Elections

Présidentielle en RDC : la Cour constitutionnelle confirme la victoire de Félix Tshisekedi

Félix Tshisekedi à Bruxelles le 10 février 2017.

Félix Tshisekedi à Bruxelles le 10 février 2017. © Colin Delfosse pour JA

Alors que plusieurs chefs d’État africains lui demandaient de surseoir à sa décision, la Cour constitutionnelle de la RDC a confirmé, dans la nuit, la victoire de l’opposant Félix Tshisekedi à la présidentielle.

La Cour constitutionnelle congolaise n’aura pas attendu l’arrivée des chefs d’État africains à Kinshasa, prévue ce lundi 21 janvier. Elle a en effet prononcé, dans la nuit de samedi à dimanche, son arrêt sur les contentieux électoraux, alors qu’un mini-sommet de haut-niveau, organisé 48 heures plus tôt à Addis Abeba, appelait à « la suspension de la publication des résultats définitifs de la présidentielle » du 30 décembre.
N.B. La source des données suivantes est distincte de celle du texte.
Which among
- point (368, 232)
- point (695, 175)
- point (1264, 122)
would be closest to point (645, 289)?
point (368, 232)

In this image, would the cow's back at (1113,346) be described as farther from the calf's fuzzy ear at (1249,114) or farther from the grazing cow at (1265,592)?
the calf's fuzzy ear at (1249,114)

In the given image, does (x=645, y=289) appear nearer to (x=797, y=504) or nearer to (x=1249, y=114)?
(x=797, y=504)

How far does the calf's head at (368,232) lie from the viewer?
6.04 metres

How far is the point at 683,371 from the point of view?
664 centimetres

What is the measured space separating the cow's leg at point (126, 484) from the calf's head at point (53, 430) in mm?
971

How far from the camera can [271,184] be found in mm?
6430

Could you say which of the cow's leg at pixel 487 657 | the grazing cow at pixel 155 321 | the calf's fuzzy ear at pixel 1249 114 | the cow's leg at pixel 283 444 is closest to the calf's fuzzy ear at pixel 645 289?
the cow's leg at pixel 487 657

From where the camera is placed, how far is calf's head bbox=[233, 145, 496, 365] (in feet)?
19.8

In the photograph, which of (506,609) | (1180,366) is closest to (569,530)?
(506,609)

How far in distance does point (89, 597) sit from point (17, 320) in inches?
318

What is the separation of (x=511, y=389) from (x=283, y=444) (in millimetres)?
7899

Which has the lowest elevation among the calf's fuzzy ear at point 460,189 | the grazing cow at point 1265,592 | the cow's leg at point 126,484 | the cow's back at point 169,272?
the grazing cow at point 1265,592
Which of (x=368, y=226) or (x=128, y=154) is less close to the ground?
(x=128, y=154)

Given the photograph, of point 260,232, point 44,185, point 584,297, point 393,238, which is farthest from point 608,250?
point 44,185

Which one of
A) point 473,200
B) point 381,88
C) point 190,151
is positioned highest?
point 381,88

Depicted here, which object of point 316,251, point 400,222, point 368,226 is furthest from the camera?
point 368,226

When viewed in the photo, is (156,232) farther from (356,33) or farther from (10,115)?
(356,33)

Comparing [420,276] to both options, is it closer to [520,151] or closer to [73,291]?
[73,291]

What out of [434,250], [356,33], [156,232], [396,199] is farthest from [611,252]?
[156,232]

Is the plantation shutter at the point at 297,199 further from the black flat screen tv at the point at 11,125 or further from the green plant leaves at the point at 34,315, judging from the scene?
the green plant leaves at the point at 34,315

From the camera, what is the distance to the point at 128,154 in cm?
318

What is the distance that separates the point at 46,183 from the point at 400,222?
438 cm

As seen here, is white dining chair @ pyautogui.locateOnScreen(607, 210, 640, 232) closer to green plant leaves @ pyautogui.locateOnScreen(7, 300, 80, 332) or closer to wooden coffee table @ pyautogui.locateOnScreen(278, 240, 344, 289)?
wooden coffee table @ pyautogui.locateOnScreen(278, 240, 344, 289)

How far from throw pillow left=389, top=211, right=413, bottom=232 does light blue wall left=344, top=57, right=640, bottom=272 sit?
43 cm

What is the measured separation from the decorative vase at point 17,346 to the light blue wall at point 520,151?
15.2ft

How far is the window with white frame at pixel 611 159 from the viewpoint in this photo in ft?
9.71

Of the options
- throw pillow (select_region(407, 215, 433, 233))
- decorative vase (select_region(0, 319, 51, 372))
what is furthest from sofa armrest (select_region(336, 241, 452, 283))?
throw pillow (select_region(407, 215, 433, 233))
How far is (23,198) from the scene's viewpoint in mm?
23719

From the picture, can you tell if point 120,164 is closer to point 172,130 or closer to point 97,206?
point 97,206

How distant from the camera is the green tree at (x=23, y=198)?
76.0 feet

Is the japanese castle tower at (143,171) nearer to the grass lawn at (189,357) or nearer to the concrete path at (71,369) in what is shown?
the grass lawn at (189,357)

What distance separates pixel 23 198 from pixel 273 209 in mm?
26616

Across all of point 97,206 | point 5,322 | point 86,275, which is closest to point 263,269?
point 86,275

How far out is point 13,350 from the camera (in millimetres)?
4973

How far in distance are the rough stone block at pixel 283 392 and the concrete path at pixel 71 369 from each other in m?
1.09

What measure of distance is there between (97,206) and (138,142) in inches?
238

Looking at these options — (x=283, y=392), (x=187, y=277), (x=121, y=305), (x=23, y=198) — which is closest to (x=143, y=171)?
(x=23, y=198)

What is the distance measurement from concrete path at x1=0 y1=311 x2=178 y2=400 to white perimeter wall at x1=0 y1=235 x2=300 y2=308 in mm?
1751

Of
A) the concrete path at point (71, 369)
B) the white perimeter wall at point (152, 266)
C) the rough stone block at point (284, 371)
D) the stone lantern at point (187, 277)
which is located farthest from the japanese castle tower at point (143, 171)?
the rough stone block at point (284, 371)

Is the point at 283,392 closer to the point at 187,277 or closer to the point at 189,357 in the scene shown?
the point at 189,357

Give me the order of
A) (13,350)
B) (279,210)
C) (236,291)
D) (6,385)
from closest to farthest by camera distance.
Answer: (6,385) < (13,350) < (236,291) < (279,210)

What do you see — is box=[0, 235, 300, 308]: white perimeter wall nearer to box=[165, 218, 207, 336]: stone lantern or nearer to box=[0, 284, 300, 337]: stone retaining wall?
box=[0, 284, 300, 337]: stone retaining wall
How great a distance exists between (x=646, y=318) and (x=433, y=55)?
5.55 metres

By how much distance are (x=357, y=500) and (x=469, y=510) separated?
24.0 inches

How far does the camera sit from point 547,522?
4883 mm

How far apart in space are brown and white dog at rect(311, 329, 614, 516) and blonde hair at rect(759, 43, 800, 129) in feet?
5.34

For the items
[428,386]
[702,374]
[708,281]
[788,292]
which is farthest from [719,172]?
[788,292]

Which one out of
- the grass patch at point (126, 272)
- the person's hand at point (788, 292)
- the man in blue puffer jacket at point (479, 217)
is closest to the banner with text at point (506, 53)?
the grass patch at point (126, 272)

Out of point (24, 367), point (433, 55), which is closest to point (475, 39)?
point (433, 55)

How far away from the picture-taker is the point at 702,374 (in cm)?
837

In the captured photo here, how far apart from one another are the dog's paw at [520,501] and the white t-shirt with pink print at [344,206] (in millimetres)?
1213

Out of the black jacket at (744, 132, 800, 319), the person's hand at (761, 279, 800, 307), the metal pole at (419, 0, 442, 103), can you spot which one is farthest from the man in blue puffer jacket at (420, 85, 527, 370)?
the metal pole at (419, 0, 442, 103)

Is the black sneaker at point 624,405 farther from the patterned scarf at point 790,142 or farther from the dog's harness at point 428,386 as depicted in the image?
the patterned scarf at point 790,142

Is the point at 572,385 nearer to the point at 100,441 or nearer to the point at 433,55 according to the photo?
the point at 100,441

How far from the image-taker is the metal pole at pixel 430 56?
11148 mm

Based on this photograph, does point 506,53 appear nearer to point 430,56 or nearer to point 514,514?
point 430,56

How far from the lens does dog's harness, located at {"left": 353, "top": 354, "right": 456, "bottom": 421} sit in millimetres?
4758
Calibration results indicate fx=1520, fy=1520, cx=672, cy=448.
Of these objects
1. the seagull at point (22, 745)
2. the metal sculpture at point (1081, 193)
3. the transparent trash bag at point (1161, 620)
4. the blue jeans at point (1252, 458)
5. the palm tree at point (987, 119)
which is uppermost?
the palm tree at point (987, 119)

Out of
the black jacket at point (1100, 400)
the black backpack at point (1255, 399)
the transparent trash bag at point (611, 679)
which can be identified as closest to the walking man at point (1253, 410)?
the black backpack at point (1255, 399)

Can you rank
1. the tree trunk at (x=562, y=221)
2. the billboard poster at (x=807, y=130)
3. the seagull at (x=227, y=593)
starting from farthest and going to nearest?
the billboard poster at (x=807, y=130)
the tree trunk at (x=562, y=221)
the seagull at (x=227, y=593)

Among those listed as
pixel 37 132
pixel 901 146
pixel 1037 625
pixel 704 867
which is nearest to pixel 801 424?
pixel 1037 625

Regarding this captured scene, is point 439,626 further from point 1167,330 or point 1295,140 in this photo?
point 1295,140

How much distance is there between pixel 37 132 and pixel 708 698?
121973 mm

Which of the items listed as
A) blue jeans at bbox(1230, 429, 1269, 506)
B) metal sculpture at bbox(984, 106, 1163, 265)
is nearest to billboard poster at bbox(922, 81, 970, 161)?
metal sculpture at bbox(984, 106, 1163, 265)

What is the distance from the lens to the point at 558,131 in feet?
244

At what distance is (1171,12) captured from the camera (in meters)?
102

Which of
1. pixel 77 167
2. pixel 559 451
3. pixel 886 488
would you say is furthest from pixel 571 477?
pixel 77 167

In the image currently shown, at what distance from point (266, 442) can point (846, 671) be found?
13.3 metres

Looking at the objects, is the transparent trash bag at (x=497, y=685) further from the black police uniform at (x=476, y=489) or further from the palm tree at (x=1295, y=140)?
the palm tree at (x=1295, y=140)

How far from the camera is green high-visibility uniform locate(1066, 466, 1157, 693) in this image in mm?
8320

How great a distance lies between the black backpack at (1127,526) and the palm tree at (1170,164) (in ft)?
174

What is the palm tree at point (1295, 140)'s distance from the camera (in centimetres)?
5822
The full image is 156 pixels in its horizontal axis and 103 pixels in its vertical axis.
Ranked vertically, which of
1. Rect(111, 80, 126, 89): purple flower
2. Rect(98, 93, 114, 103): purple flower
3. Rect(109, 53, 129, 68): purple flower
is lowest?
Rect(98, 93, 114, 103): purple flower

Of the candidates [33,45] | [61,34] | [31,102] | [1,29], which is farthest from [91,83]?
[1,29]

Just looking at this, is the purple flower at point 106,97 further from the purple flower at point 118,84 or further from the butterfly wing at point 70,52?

Après plusieurs heures de délibéré, la Cour constitutionnelle a confirmé la victoire de l’opposant Félix Tshisekedi. La Commission électorale nationale indépendante (Ceni) l’avait crédité de 38, 57 % des suffrages exprimés contre 34, 83 % pour Martin Fayulu, l’autre opposant, candidat de la coalition Lamuka (« Réveille-toi ! », en lingala).

« Proclame élu à la majorité simple président de la République M. Félix Tshisekedi», a ainsi annoncé  Benoît Lwamba Bintu, le président de la Cour constitutionnelle.

Moyens non fondés

Rejetés pour la plupart, ou jugés très généraux ou non soutenus par des preuves, autrement dit « non fondés »,  les trois moyens – deux principaux et un subsidiaire – présentés par les avocats de Martin Fayulu n’ont pas convaincu les juges. Ils consistaient en la dénonciation de la « violation de la loi électorale », de la « non prise en compte des résultats affichés devant les bureaux de vote » et de « l’exclusion » des citoyens de Beni, Butembo et Yumbi du scrutin présidentiel.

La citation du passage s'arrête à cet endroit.